Ex. 2 — Indexing (30 Points) Consider the enroll table from the previous question.
enroll(sid INTEGER, term VARCHAR(15), section INTEGER, ccode VARCHAR(10), grade VARCHAR(2))
Here is some additional information. •An INTEGER has 64 bits, average size of term is 10 bytes, average size of ccode is 8 bytes, and average size of grade is 1 byte. •There are 100 departments and on an average 40 courses per department. •Each year has 2 terms. •Each term, 90% of the courses across all the departments are offered. All course offerings have only 1 section each. •enroll has 4 years worth of data. •The university has 100,000 students. (for simplicity, assume they all started together 4 years ago and no new students were added later). •On an average each course offering has about 140 students enrolled. •All students enroll in some course offering(s) each term. Now assume there exists an indirect, clustered type II B+-tree index on sid of enroll and an unclustered type II B+-tree indirect index on (term, ccode) columns of enroll. A single data entry must always fit into one leaf page (it may not spread over more than one leaf page).
Further, rids of indexes take 10 bytes, internal page pointers are 6 bytes, page size is 4000 bytes.
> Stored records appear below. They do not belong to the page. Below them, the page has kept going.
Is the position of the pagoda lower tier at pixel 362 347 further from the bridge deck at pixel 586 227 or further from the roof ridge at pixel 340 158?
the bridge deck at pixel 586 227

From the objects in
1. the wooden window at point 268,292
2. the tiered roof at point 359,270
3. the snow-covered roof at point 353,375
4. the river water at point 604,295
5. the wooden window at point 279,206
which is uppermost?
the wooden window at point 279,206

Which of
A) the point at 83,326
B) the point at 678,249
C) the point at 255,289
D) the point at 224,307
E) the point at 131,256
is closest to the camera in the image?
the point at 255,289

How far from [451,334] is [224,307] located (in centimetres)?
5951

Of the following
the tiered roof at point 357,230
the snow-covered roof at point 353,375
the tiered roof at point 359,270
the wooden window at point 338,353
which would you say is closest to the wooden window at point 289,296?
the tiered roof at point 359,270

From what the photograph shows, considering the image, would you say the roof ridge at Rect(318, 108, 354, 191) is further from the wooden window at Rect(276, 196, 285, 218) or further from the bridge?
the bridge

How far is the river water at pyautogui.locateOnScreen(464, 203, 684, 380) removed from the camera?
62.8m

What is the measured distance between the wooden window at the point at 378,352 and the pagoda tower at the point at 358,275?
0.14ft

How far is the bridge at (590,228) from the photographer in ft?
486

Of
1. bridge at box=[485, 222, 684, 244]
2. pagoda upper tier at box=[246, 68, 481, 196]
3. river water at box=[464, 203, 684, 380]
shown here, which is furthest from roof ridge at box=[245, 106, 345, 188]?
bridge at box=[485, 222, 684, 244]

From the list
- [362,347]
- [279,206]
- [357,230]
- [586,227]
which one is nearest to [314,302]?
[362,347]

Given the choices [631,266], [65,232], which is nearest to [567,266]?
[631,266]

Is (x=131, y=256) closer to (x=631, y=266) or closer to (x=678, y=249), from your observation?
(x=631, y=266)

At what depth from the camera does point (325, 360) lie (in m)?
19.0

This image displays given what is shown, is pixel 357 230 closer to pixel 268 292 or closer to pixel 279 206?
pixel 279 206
Leaf pages are filled on an average 60%, intermediate pages can have a fill factor in the range 50 - 100%. The root might have any fill factor.
1. For both indices calculate: (a) (6 Points) the avg. number of rids per data entry, the size of the data entry and the total number of data entries. (b) (4 Points) the number of leaves. (c) (5 Points) maximum and minimum possible number of intermediate nodes in the index (for the given possible fill factor range of 50-100%) and the height of the tree in each case.